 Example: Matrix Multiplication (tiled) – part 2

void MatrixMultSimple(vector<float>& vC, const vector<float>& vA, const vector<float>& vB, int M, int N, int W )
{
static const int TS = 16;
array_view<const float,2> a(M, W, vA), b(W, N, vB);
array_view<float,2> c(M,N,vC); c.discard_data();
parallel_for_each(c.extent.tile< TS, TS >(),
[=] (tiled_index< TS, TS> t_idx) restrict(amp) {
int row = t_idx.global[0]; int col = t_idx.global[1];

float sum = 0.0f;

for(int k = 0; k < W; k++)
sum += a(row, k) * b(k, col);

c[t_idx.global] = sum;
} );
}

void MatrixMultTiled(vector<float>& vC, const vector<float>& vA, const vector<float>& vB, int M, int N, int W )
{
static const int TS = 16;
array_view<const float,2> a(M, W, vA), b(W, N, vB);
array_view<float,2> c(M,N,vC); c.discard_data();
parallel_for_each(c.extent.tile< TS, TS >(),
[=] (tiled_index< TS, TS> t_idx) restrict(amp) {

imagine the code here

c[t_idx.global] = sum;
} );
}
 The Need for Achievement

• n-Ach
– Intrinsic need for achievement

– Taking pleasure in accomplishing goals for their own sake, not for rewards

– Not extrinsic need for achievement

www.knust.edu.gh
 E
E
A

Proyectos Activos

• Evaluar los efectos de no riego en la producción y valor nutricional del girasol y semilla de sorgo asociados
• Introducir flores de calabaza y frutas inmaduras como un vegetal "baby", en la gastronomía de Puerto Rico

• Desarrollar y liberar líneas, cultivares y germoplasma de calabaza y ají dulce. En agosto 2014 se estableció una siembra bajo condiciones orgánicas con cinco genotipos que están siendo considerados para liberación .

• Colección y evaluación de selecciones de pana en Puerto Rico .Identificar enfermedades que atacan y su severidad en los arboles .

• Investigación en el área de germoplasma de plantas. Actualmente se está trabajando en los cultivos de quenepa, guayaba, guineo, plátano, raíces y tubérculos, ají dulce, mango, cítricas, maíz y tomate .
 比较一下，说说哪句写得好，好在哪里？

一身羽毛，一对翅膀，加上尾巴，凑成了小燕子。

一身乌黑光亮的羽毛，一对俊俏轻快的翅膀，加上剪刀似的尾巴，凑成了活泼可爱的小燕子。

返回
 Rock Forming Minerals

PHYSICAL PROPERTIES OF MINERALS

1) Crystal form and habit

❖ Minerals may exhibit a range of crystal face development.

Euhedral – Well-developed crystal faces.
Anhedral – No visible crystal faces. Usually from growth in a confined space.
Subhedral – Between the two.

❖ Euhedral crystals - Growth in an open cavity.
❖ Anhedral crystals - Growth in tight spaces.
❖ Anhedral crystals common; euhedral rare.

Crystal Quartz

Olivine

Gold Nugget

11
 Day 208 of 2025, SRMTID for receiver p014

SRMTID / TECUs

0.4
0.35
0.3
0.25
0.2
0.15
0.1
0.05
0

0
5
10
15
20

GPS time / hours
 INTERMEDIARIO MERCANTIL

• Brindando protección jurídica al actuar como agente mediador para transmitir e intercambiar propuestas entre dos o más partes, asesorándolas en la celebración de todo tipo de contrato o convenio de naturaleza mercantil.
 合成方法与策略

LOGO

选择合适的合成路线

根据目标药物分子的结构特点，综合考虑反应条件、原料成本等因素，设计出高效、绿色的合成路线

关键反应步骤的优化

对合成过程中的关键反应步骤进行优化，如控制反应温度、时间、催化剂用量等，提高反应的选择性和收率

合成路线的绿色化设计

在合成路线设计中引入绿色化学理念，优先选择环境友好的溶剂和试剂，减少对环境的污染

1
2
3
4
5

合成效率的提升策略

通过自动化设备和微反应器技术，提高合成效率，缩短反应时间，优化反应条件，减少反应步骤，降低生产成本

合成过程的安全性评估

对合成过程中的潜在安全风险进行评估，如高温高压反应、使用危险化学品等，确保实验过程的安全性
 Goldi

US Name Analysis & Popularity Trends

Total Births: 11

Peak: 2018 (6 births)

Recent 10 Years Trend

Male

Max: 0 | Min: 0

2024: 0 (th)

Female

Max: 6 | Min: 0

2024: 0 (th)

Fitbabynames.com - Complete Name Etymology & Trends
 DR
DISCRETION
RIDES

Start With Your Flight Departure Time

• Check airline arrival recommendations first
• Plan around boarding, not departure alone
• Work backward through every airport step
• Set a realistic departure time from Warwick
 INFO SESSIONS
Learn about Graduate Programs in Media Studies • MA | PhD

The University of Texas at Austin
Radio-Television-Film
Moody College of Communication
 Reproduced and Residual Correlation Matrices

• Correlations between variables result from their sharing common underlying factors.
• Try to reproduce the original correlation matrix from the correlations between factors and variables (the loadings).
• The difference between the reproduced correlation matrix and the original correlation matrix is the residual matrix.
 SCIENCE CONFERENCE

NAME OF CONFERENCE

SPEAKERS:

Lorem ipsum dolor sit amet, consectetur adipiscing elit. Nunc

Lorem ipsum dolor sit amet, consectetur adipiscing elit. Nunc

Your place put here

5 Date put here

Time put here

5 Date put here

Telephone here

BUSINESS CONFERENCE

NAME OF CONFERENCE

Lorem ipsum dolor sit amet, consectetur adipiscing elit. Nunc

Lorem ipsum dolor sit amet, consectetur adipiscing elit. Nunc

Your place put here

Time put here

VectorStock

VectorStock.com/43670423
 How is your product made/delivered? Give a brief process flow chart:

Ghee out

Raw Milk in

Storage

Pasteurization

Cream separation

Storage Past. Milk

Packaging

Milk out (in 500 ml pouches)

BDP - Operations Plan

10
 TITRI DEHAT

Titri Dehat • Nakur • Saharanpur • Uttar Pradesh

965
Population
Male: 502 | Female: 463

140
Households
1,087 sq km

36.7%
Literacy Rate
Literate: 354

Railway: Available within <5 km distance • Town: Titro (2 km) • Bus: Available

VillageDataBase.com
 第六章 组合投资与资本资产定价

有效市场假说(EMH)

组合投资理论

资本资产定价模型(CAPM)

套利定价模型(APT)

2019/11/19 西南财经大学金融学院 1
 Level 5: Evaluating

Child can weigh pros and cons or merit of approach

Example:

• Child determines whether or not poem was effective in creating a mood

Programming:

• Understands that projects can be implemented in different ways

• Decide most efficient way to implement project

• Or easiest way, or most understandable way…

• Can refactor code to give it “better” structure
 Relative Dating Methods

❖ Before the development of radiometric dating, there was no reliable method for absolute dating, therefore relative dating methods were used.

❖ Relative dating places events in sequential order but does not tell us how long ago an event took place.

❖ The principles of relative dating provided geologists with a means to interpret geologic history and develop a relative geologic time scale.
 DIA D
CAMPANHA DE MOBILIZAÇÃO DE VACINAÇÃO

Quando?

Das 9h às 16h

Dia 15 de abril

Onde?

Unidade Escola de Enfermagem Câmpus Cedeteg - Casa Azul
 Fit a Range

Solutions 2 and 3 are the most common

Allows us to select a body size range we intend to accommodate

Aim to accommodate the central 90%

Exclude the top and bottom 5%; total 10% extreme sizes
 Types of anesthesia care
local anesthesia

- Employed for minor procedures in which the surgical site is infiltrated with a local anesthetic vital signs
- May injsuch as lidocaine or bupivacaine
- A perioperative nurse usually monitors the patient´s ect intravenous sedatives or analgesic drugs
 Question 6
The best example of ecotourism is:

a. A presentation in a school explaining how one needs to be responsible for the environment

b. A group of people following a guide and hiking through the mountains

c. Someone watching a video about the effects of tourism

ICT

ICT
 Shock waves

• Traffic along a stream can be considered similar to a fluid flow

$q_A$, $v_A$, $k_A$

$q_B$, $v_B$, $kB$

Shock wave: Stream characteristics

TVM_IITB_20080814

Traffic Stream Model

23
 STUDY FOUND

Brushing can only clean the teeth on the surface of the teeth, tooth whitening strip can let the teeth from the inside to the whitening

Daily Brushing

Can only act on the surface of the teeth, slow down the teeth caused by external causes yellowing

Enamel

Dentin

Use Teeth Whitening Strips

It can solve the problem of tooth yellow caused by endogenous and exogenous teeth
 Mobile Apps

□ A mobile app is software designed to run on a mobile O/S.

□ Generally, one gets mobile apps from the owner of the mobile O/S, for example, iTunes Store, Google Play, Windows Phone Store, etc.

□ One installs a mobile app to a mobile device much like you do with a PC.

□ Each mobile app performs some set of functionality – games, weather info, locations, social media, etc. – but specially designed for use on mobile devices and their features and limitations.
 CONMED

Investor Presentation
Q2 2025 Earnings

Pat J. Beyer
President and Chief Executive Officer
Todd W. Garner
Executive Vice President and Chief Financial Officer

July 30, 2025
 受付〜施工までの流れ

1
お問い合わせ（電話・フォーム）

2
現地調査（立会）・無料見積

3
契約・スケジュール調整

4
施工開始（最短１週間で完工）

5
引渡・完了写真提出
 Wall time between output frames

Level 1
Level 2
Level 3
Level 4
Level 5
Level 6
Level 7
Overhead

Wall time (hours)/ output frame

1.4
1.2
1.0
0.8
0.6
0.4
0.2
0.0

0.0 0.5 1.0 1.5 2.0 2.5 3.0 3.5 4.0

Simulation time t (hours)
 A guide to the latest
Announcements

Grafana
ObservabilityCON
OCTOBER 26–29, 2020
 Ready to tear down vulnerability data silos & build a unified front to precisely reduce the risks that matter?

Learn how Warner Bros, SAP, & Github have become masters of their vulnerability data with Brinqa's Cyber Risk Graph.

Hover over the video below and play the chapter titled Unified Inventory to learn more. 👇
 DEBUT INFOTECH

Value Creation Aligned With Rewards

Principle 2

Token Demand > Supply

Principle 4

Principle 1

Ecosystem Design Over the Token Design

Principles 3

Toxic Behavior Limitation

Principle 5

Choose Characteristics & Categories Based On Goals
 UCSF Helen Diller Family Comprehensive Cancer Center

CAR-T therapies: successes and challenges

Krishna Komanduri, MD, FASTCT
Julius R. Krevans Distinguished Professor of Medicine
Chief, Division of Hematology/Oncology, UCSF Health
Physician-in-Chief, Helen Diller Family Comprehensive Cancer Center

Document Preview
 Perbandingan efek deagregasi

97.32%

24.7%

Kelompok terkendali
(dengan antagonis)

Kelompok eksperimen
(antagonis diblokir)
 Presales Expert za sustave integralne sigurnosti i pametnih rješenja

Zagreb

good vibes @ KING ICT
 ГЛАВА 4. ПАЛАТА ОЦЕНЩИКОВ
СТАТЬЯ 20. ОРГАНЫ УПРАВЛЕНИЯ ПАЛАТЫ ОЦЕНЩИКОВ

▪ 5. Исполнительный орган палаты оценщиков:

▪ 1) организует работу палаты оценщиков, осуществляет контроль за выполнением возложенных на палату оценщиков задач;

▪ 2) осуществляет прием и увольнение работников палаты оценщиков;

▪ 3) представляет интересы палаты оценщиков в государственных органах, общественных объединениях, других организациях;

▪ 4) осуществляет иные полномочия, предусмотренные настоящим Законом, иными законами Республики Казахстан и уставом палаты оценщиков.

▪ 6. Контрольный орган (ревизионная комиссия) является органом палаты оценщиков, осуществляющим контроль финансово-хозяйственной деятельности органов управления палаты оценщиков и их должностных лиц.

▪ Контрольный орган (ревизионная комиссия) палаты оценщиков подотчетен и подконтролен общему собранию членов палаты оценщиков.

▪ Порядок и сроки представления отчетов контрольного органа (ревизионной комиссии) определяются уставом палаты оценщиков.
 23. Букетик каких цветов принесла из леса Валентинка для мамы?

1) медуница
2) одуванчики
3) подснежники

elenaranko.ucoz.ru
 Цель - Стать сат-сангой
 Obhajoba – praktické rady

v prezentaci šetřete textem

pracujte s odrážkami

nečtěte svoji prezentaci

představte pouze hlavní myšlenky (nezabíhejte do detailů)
+ + +
ABOUT THIS TASK » Would you output, from the records above, exactly the run of lines that starts at the line containing "Krishna Komanduri, MD, FASTCT" and ends at the line containing "их должностных лиц.", and only that run?

REPLY »
Krishna Komanduri, MD, FASTCT
Julius R. Krevans Distinguished Professor of Medicine
Chief, Division of Hematology/Oncology, UCSF Health
Physician-in-Chief, Helen Diller Family Comprehensive Cancer Center

Document Preview
 Perbandingan efek deagregasi

97.32%

24.7%

Kelompok terkendali
(dengan antagonis)

Kelompok eksperimen
(antagonis diblokir)
 Presales Expert za sustave integralne sigurnosti i pametnih rješenja

Zagreb

good vibes @ KING ICT
 ГЛАВА 4. ПАЛАТА ОЦЕНЩИКОВ
СТАТЬЯ 20. ОРГАНЫ УПРАВЛЕНИЯ ПАЛАТЫ ОЦЕНЩИКОВ

▪ 5. Исполнительный орган палаты оценщиков:

▪ 1) организует работу палаты оценщиков, осуществляет контроль за выполнением возложенных на палату оценщиков задач;

▪ 2) осуществляет прием и увольнение работников палаты оценщиков;

▪ 3) представляет интересы палаты оценщиков в государственных органах, общественных объединениях, других организациях;

▪ 4) осуществляет иные полномочия, предусмотренные настоящим Законом, иными законами Республики Казахстан и уставом палаты оценщиков.

▪ 6. Контрольный орган (ревизионная комиссия) является органом палаты оценщиков, осуществляющим контроль финансово-хозяйственной деятельности органов управления палаты оценщиков и их должностных лиц.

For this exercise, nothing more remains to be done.